Reproduce all of the records below, putting "dark branch" in place of "brown branch" and keeping everything else the same.

* [LISTED RECORDS]

⁂

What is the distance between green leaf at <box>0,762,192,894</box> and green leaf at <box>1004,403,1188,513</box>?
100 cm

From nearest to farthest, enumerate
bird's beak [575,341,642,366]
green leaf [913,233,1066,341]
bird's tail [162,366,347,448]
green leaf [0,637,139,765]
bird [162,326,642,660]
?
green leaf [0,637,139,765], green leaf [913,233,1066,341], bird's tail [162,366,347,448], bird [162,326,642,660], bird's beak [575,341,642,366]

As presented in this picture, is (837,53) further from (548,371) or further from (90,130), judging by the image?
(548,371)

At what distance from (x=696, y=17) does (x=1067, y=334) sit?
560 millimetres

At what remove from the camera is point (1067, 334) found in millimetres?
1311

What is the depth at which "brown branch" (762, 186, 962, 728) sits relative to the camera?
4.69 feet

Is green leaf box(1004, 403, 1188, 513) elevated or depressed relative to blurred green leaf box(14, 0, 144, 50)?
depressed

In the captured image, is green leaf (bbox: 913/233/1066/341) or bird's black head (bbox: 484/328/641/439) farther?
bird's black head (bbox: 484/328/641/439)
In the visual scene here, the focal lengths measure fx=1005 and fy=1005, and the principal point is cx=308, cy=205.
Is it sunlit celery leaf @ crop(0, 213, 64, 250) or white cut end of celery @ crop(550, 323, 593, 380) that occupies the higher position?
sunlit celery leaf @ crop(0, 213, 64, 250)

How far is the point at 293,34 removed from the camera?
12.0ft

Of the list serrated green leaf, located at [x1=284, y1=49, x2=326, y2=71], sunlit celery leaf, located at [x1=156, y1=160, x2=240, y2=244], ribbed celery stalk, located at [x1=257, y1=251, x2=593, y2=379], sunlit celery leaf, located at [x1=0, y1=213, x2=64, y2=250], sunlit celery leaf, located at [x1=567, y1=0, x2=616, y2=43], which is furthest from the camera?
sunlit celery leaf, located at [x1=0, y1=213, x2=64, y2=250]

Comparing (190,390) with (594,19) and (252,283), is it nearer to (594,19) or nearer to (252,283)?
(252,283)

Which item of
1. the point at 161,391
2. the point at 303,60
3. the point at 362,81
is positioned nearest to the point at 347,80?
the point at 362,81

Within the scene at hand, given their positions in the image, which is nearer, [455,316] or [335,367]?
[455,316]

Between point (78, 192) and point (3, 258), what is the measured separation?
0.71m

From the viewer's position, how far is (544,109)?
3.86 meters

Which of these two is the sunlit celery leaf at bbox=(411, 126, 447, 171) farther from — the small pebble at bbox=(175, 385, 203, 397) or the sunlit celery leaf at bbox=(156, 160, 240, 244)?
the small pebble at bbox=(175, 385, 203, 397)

⁂

* [RESPONSE TO THIS EXERCISE]
What is the distance between green leaf at <box>0,762,192,894</box> and green leaf at <box>1004,403,1188,513</box>?
100 cm

From nearest to farthest, enumerate
bird's beak [575,341,642,366]
green leaf [913,233,1066,341]
bird's tail [162,366,347,448]
green leaf [0,637,139,765]
bird [162,326,642,660]
?
green leaf [0,637,139,765], green leaf [913,233,1066,341], bird's tail [162,366,347,448], bird [162,326,642,660], bird's beak [575,341,642,366]

As presented in this picture, is (837,53) further from (548,371) or further from (90,130), judging by the image?
(548,371)

At what distance from (x=696, y=17) does (x=1067, y=334) sit?
560 millimetres

At what remove from the camera is point (1067, 334) found in millimetres?
1311

What is the depth at which "dark branch" (762, 186, 962, 728) sits relative to the camera?
4.69 feet

Is green leaf box(1004, 403, 1188, 513) elevated or depressed relative to blurred green leaf box(14, 0, 144, 50)?
depressed

In the captured image, is green leaf (bbox: 913/233/1066/341) or bird's black head (bbox: 484/328/641/439) farther?
bird's black head (bbox: 484/328/641/439)
In the visual scene here, the focal lengths measure fx=1005 and fy=1005, and the principal point is cx=308, cy=205.
Is it sunlit celery leaf @ crop(0, 213, 64, 250) or white cut end of celery @ crop(550, 323, 593, 380) that occupies the higher position?
sunlit celery leaf @ crop(0, 213, 64, 250)

How far is the point at 293,34 removed from the camera?
12.0ft

Of the list serrated green leaf, located at [x1=284, y1=49, x2=326, y2=71], sunlit celery leaf, located at [x1=156, y1=160, x2=240, y2=244], ribbed celery stalk, located at [x1=257, y1=251, x2=593, y2=379], sunlit celery leaf, located at [x1=0, y1=213, x2=64, y2=250], sunlit celery leaf, located at [x1=567, y1=0, x2=616, y2=43], which is furthest from the camera?
sunlit celery leaf, located at [x1=0, y1=213, x2=64, y2=250]

Comparing (190,390) with (594,19) and (252,283), is it nearer to (594,19) or nearer to (252,283)?
(252,283)

Which item of
1. the point at 161,391
2. the point at 303,60
3. the point at 362,81
is positioned nearest to the point at 347,80?
the point at 362,81

Within the scene at hand, given their positions in the image, which is nearer, [455,316] or [335,367]?
[455,316]

Between point (78, 192) and point (3, 258), what is the measured separation?
0.71m

From the viewer's position, how far is (544,109)?
3.86 meters

Which of these two is the sunlit celery leaf at bbox=(411, 126, 447, 171) farther from — the small pebble at bbox=(175, 385, 203, 397) or the sunlit celery leaf at bbox=(156, 160, 240, 244)?
the small pebble at bbox=(175, 385, 203, 397)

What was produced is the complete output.